Serie di esercizi =>
a: Riproduci fedelmente il passo della pagina da "Noi ci diciamo" a "gli stessi errori.".
b: Riprendi il brano sulle storie che raccontiamo a noi stessi e proseguilo a partire dalla sua ultima frase.

Pagina =>
::::::::

Questo brano dovrebbe leggerlo anche Sminkey, il mio gatto, che ha un pessimo carattere e non si dice la verità su se stesso

Noi ci diciamo una marea di cazzate, si chiama fiction, la finzione, ma nel senso più leopardiano e pessoiano del termine, ovvero che “il poeta è un fingitore” in quanto nel suo pensier si finge, cioè si immagina come non è, e dunque in qualche modo lo diventa, perché il poeta la realtà la crea, ma non è il solo, siamo tutti così, morale: di ogni cosa noi ci raccontiamo le storie necessarie perché diventi ciò che non è e noi diventiamo ciò che non siamo, cioè lei accettabile e noi innocenti, come quella vicenda con quella ragazza, finita perché lei, perché poi, perché alla fine… o quel lavoro che abbiamo perso mica perché non eravamo capaci, noooo, piuttosto perché quello, perché l’azienda, perché il capo… solo che quelle storie non sono andate così, a vedere bene, e per salvarci l’anima finisce che non capiamo, il che vuol dire che ci candidiamo subito a rifare gli stessi errori.

::::::::

Dati forniti =>
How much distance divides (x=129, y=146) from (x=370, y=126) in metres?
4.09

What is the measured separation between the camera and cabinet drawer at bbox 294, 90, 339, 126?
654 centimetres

::::::::

Risposte agli esercizi =>
a:
Noi ci diciamo una marea di cazzate, si chiama fiction, la finzione, ma nel senso più leopardiano e pessoiano del termine, ovvero che “il poeta è un fingitore” in quanto nel suo pensier si finge, cioè si immagina come non è, e dunque in qualche modo lo diventa, perché il poeta la realtà la crea, ma non è il solo, siamo tutti così, morale: di ogni cosa noi ci raccontiamo le storie necessarie perché diventi ciò che non è e noi diventiamo ciò che non siamo, cioè lei accettabile e noi innocenti, come quella vicenda con quella ragazza, finita perché lei, perché poi, perché alla fine… o quel lavoro che abbiamo perso mica perché non eravamo capaci, noooo, piuttosto perché quello, perché l’azienda, perché il capo… solo che quelle storie non sono andate così, a vedere bene, e per salvarci l’anima finisce che non capiamo, il che vuol dire che ci candidiamo subito a rifare gli stessi errori.

b:
Per riesumare tutti questi cold-case e ristabilire davvero la dinamica dei fatti dovremmo fermarci un istante, mettere tutto su carta magari, ricordare quell’aspetto che abbiamo rimosso volutamente (ci ha lasciato lei, la stronza, ma i sei mesi precedenti noi cosa avevamo fatto? ad esempio quel certo giorno…?), comprendere a ritroso quell’infingimento dopo aver dissotterrato la realtà, e vi confido che a me capita da sempre, in modo sempre più lucido, di dirmi “questo lo stai facendo per questo motivo, sii sincero” ed è una confessione silenziosa, neanche al prete, solo tra me e me, e se guardo bene il motivo è diverso da quello che dichiarerei o che si sa, “sto andando lì perché mi daranno ruolo, perché mi applaudiranno”, o il contrario “perché non mi chiederanno niente, sarò salvo” e non perché sono un ambientalista o sono motivato su quella causa o cazzate del genere, ma per mere questioni di narcisismo o d’opportunità.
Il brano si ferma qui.